#### [Extract to read]
## Start
Ukraine and Munich
Varianta în limba română pe FaṭăCarte Meta.
- Russian numbers stations are yet another way Putin trolls.. whomever bothers to listen.
- Munich: The Edge of War is an almost good movie that I liked probably more than its average viewer.
- The German – Czechoslovakian (Sudetenland) crisis of 1938 is eerily similar to the Russo-Ukrainian crisis of this decade.
Recently, another Russian numbers station came back from frozen silence. Are such stations (wiki-n) useful in the age of the Internet? I doubt it.
On Secret Agent, one of my fav free radio stations, one of the audio bits in-between songs (there’s a name for that but I forgot it) is in Romanian, from a movie: “Terminat – Terminat – Terminat”. There’s also the Russian numbers, as well as excerpts from James Bond movies: “My name is Plenty – But of course you are! / Plenty O’Toole / Named after you father, perhaps?”
I shouldn’t have to remind you that the dominant issue of the day is Putin’s warmongering at Ukraine’s border. There’s nothing I can do about that. It’s how I’d feel about WWII, had I been a contemporary of those times.
I try to only watch movies over 7 stars on IMDB. What keeps happening is I check a movie’s rating when it just comes out, and there are only a few votes, and the rating is comfortably over 7. I know that ratings typically decrease as more people (other than those who made it and their friends) watch and vote on it, but I can’t wait forever. So I start watching it, and as I get to a cringe moment, I wonder how is 7 possible? I check again and indeed, it dropped below 7. Horrifying! I can’t waste my time on mediocre movies. But I’m also curious and have this feeling of unfinished business. So I finish watching it.
I know there’s such a thing as Rotten Tomatoes, but I’m an old mangod; I let millennials and those who think they are play over there.
## End
#### [Collected material]
## Start
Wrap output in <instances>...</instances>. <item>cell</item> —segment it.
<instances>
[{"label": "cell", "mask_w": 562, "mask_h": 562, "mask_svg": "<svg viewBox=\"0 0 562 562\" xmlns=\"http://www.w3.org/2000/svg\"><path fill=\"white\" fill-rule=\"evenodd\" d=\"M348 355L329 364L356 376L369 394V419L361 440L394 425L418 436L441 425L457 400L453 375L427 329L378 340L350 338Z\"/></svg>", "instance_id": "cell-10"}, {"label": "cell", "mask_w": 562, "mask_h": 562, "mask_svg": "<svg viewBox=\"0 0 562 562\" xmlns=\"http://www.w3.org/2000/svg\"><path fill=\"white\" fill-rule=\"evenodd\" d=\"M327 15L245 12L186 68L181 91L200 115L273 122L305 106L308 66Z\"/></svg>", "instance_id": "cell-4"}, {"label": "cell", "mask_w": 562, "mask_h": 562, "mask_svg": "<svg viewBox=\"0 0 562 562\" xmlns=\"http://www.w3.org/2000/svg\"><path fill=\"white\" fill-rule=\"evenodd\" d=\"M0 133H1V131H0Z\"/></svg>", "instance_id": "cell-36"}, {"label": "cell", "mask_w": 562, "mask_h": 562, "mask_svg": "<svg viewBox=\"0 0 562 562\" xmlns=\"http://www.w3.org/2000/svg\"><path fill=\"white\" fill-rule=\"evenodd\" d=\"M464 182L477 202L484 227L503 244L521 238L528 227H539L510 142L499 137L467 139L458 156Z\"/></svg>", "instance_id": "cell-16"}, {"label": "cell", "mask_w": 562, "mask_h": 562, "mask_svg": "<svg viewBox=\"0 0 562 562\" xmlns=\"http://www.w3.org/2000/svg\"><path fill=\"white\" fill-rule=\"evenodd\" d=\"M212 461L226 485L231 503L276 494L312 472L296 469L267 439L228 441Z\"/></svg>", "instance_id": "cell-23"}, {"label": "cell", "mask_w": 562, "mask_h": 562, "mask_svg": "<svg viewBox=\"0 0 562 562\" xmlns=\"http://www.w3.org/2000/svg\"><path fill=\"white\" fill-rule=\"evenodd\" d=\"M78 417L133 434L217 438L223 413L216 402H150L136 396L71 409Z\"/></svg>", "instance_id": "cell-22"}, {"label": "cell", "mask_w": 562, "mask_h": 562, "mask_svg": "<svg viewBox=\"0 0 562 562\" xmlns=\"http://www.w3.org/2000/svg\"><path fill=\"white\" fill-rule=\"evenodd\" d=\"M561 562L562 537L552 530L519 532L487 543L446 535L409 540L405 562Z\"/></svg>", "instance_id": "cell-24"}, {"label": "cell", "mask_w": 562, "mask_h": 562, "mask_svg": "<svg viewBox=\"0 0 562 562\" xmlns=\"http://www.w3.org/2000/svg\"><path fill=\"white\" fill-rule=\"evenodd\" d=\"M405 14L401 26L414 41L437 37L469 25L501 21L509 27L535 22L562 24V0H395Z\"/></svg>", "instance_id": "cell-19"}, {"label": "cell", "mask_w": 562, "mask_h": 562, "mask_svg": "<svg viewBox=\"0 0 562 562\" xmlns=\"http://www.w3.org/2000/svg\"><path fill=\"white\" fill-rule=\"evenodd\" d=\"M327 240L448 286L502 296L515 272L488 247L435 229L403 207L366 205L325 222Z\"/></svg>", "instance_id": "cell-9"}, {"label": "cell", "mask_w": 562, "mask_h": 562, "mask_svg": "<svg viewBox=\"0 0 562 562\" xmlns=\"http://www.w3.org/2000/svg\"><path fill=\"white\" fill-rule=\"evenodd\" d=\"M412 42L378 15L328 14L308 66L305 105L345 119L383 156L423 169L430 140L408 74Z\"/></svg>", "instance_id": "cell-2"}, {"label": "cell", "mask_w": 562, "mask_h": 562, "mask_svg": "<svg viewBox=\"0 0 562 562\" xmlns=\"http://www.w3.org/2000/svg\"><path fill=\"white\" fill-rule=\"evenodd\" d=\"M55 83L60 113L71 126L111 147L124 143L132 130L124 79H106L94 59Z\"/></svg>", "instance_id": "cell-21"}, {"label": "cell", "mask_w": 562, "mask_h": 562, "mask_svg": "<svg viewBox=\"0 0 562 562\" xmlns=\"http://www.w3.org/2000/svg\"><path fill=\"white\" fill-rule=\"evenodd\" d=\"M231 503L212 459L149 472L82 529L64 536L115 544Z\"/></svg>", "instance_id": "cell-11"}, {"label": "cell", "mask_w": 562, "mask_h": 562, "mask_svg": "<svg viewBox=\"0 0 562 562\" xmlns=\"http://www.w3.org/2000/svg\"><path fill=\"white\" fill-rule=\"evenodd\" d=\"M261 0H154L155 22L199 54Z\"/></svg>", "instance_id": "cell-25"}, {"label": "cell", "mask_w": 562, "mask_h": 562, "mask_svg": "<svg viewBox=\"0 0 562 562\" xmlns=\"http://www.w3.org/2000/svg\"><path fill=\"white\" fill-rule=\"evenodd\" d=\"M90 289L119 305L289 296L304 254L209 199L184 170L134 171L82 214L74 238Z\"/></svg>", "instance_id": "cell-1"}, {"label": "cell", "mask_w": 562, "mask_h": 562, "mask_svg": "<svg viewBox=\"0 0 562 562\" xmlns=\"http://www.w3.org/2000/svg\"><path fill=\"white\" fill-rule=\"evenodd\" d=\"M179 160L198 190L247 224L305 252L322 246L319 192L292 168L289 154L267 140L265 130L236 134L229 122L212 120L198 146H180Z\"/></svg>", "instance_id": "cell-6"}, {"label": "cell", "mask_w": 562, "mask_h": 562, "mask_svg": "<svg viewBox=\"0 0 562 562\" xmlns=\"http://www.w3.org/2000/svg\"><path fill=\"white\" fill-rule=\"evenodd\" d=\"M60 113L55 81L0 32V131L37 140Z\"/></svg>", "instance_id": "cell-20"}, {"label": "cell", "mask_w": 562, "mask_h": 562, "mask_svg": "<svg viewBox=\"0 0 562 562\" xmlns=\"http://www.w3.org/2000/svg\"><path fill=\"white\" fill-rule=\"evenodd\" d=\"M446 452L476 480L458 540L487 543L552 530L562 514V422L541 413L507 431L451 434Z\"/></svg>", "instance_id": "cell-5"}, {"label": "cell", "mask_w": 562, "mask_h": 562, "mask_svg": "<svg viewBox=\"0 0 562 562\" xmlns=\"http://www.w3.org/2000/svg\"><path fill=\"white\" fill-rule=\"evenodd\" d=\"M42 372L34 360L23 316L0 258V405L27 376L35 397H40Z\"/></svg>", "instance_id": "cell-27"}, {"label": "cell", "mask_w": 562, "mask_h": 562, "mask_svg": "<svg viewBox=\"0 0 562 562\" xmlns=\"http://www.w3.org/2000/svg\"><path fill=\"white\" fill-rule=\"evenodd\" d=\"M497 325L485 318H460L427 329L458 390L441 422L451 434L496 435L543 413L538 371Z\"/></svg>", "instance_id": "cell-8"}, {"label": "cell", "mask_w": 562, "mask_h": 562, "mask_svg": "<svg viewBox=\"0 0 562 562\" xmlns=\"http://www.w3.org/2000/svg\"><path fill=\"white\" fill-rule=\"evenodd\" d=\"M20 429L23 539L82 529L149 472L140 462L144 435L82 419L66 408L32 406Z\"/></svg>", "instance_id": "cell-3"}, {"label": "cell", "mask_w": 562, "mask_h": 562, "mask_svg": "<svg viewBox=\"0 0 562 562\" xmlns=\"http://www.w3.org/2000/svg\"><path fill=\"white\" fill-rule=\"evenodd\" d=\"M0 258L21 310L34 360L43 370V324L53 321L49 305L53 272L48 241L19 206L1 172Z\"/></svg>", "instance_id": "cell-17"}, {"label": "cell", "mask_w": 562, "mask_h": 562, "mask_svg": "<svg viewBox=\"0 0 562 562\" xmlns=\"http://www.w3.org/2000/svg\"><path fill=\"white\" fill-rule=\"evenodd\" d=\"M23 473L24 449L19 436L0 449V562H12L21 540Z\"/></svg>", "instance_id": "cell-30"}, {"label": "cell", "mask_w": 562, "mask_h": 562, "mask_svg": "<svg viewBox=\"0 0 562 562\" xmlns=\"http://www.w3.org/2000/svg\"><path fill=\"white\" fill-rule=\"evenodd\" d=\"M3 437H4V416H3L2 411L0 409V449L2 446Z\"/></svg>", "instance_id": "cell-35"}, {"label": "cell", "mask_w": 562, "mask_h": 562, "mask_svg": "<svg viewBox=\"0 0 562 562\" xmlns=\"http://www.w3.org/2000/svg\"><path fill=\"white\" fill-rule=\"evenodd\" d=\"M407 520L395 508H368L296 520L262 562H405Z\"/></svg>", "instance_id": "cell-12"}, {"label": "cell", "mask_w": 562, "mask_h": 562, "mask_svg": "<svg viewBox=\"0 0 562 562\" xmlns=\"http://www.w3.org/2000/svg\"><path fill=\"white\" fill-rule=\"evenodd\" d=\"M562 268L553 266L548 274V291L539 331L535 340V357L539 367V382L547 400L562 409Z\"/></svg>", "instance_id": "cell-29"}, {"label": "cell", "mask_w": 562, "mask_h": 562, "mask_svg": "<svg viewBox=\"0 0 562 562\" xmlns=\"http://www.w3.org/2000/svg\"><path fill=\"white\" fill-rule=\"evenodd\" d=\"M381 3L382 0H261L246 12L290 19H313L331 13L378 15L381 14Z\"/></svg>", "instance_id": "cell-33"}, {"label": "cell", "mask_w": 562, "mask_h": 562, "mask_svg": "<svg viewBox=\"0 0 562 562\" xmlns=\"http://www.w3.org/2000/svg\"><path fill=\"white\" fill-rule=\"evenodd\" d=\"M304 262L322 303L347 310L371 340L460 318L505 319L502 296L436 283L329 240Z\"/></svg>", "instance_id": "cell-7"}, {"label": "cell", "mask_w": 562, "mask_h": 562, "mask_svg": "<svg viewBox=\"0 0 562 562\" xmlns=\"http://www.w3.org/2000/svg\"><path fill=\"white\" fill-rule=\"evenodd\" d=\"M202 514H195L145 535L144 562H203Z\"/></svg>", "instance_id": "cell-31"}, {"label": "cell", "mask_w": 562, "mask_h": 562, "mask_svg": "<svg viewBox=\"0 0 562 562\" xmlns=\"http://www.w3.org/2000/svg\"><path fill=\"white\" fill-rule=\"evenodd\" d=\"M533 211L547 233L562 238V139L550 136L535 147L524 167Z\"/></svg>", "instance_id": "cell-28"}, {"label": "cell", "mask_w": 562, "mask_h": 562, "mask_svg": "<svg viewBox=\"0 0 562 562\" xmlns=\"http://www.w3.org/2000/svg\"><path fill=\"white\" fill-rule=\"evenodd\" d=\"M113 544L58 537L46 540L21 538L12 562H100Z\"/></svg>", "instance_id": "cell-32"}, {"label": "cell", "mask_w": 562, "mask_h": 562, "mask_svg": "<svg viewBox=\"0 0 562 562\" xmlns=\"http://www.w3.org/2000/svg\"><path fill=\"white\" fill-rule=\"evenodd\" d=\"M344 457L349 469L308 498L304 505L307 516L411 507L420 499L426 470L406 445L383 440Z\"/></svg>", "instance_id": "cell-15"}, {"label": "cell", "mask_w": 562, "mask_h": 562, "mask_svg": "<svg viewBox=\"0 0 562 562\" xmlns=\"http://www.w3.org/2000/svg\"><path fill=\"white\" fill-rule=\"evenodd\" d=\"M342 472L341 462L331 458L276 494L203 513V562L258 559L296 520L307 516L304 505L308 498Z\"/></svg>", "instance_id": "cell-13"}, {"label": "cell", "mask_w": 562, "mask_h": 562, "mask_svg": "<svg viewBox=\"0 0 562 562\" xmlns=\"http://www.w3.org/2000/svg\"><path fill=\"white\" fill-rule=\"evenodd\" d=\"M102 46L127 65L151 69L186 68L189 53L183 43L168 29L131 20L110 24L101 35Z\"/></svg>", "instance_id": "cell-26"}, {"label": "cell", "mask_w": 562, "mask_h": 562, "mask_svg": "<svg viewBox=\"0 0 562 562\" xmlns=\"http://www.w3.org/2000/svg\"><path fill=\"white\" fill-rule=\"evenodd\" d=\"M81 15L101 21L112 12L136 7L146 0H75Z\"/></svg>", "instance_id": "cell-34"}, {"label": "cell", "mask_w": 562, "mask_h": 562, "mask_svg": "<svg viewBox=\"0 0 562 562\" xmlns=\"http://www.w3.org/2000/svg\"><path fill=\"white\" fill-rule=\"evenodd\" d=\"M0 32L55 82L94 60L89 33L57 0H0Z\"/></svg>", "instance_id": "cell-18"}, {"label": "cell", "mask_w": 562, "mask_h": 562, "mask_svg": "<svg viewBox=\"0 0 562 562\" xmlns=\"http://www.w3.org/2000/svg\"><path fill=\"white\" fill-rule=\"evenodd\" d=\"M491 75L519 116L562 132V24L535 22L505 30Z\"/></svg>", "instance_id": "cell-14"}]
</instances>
## End
#### [Exercise tasks]
A) Write out the post on Ukraine and Munich word for word, everything from "- Munich: The" down to "of this decade.".
B) In the post on Ukraine and Munich, list every audio bit that the writer says plays between songs on Secret Agent.
C) Continue the post on Ukraine and Munich from its last sentence.
The data is separate material, unrelated to the post.

#### [Task responses]
A)
- Munich: The Edge of War is an almost good movie that I liked probably more than its average viewer.
- The German – Czechoslovakian (Sudetenland) crisis of 1938 is eerily similar to the Russo-Ukrainian crisis of this decade.

B)
- A line from a movie in Romanian: "Terminat – Terminat – Terminat"
- The Russian numbers
- Excerpts from James Bond movies ("My name is Plenty – But of course you are! / Plenty O'Toole / Named after you father, perhaps?")

C)
One such movie was Munich – The Edge of War (currently 6.9 w/ 8.1K votes). I didn’t like the character development, it felt like they were unfinished (yep! that word again), but I do like history and the opportunity to be transported back to that era. I also like the atmosphere depicted by the movie – there’s not much time to think, you have to act, and your own survival, as well as that of those you love, is at stake. Unlike Transit (previously mentioned in DW documentary), the parallels to today are less obvious. Remembering Chamberlain and the Munich Agreement is something many have been doing as of late – Neville’s reputation took a dive after the war, but has found some resurgence as of late.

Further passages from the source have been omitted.